▶ _EXCERPTED TEXT_:
Segment Open

A variety of phenotypic methods have been used both independently and in combination for subdivision within serovars. Those currently in use include bacteriophage typing (phage typing) and resistance (antibiogram) typing.
Bacteriophage Typing
The underlying principle of phage typing is the host specificity of bacteriophages and on this basis several phage-typing schemes have been developed for serovars of clinical or epidemiological importance. (For extensive review of the strengths and weaknesses of these schemes, see White, 1926; Threlfall, 2005a.) The most important schemes internationally are those for S. Typhi, S. Paratyphi A and B, S. Enteritidis, S. Typhimurium, and S. Virchow.
Salmonella Typhi
The first phage typing scheme was based on the principle of phage adaptation and was developed for the differentiation of Typhi; in this scheme, progressive adaptations were made of Vi phage II – specific for Vi (capsular) antigen of Typhi – which is highly adaptable and shows a high degree of specificity for the last strain on which it has been propagated. The extraordinary adaptation of Vi phage II is due in part to the selection of spontaneously occurring host-range phage mutants by the bacterium and in part to a nonmutational phenotypic modification of phage by the host strain. The method of Vi phage typing was standardized in 1947 and with further adaptations of Vi phage II, a further 95 types have been defined and internationally recognized, bringing the total number of Vi PTs to 106.
Other Serovars
In contrast to the phage typing scheme for Typhi, phage typing schemes for other serovars depend on, to a limited extent, phage adaptability and, for the most part, are based on patterns of lysis produced by serologically distinct phages isolated from a variety of sources. More than 70 PTs are now recognized in the Enteritidis scheme, the value of which was realized on an international scale following the global pandemic of Enteritidis from the late 1980s, extending to 2006. This scheme was instrumental in identifying the global pandemic PT 4, and more recently, in detecting and monitoring the emergence of non-PT 4s associated with eggs from poultry flocks in several different European countries. A major achievement has been the standardization of phage typing for S. Enteritidis throughout Europe and one scheme, that of Ward and colleagues (1987), is now in use in reference laboratories for human salmonellosis in 22 European countries as well as in Australia, Japan, and Canada (Fisher and Threlfall, 2005).

Segment Closed

▶ _WORK REQUEST_:
Write the next part of the passage on Salmonella phage typing, picking up after its last sentence. The entries after the passage on Salmonella phage typing are not needed.

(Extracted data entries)
Segment Open

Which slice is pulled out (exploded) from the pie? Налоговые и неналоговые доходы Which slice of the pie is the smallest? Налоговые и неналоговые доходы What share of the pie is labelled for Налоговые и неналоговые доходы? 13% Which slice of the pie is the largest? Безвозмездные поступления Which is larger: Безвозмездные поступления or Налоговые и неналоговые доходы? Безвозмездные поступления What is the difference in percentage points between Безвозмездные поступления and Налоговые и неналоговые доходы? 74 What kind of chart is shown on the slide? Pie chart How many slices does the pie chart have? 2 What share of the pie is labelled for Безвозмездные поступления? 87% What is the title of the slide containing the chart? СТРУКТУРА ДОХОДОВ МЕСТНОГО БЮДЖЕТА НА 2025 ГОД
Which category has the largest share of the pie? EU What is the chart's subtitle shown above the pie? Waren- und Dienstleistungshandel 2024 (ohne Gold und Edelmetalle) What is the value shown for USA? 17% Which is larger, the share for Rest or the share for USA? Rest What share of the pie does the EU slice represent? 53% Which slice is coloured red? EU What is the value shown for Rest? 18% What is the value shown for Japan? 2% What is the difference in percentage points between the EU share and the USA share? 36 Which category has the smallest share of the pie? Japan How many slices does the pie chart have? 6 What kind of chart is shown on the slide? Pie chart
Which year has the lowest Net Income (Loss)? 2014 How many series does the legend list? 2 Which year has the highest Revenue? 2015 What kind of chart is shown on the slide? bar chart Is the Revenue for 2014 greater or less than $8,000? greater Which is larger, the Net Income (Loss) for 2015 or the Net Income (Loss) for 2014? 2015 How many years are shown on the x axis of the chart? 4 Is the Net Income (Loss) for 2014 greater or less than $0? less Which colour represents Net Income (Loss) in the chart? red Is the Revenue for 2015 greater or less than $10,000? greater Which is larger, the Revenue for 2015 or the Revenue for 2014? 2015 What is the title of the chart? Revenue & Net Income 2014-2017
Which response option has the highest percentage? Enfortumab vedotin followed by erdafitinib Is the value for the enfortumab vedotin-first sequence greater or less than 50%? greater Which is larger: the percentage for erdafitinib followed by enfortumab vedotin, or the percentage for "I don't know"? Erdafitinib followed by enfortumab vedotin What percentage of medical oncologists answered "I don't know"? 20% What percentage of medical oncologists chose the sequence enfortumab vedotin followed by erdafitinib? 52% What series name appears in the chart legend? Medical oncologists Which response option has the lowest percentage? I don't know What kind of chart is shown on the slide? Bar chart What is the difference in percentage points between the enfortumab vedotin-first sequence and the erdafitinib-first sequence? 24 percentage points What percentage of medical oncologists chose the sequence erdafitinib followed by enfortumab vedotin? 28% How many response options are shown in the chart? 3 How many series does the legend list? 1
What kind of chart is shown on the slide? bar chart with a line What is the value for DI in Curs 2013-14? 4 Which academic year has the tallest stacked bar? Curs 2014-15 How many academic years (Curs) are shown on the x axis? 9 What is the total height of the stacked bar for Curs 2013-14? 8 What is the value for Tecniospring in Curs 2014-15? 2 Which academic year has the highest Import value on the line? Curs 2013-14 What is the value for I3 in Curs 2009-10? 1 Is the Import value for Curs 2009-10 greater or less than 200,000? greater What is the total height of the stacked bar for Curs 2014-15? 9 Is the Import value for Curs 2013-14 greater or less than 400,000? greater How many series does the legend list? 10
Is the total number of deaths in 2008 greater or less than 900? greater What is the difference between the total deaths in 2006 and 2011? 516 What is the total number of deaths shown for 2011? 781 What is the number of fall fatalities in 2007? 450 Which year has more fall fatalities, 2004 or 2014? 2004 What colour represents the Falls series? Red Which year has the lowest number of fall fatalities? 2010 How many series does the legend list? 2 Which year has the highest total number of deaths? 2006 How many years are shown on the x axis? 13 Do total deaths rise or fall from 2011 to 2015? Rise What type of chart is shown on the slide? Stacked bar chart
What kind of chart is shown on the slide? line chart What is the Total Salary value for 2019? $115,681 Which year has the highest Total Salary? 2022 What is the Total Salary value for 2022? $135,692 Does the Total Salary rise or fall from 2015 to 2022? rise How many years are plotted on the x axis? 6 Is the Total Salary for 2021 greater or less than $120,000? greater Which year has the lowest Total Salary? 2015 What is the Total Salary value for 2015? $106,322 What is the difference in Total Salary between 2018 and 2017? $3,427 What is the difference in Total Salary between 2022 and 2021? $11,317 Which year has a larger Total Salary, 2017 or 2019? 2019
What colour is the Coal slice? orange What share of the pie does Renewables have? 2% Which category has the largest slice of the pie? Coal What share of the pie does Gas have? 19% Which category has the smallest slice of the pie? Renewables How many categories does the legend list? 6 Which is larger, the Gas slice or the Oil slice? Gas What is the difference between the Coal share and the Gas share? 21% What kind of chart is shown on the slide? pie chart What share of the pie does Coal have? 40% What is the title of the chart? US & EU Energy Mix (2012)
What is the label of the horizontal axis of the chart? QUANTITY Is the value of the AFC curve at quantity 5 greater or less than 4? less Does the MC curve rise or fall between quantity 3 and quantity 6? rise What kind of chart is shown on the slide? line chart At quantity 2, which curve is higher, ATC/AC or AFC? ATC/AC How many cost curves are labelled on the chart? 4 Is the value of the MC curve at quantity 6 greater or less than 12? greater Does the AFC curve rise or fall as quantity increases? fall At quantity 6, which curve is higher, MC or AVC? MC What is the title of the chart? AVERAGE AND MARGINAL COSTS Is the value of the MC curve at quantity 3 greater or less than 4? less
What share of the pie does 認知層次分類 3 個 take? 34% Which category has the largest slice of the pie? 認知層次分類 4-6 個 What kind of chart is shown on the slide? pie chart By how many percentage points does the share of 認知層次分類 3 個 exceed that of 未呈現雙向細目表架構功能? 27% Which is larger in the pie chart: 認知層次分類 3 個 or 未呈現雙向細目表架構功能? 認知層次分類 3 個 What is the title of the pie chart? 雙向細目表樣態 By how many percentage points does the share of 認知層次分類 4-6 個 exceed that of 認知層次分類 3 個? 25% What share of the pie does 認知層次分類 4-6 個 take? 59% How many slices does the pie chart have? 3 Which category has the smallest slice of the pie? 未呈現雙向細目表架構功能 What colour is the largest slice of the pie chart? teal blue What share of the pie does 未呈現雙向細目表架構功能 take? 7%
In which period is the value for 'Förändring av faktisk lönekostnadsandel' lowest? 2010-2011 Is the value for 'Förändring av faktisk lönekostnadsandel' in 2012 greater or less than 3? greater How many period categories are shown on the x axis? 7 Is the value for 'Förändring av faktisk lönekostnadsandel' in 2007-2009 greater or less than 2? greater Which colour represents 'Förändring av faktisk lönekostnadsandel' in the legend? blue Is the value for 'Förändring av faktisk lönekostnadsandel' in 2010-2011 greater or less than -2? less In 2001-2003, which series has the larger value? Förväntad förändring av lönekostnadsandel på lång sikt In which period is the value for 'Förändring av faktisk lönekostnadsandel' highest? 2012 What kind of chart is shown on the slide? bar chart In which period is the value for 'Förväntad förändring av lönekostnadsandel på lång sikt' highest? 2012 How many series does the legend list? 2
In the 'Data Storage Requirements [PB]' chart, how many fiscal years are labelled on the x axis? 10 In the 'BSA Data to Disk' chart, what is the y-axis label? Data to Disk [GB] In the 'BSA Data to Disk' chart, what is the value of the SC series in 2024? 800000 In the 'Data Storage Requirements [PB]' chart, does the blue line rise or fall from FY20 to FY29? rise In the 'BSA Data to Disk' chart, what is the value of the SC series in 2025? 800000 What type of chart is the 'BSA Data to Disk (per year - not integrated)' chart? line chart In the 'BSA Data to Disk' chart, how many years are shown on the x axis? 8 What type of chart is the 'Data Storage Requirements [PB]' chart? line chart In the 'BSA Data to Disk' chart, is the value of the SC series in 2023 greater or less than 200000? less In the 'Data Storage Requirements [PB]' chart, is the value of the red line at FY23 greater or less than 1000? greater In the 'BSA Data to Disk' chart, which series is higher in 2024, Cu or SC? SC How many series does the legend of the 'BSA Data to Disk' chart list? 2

Segment Closed

▶ _OUTPUT FOR THIS EXERCISE_:
For S. Typhimurium, almost 300 PTs have now been recognized and designated using the scheme of Anderson and colleagues (1977). This scheme is the most commonly used worldwide, although local schemes have been developed for individual countries. The importance of this scheme is well illustrated by the universal recognition of the multiple drug-resistant (MDR) epidemic clone of S. Typhimurium DT 104. However, of note is that PTs cannot always be regarded as indicative of clonality because PT conversions may result from the acquisition of both plasmids and bacteriophages. A further problem with phage typing is that because of the necessity to propagate and maintain bacteriophage stocks and to implement strict quality control procedures, the procedure is best performed by highly trained staff in reference laboratories and not by workers in individual laboratories on an ad hoc basis.
Resistance (Antibiogram) Typing
The pattern of susceptibility/resistance to selected antimicrobial drugs can be a very useful screen for epidemiological investigations. Because of mutation and/or plasmid acquisition such patterns cannot be regarded as definitive. Nevertheless, patterns such as ACSSuT for S. Typhimurium DT 104 and for the identification of Salmonella Genomic Island 1 (SGI-1), and ACSSuTTm (Tm, trimethoprim) for S. Typhi have become very useful markers and have been used on a global basis to assist in the identification of epidemic clones or drug resistance islands.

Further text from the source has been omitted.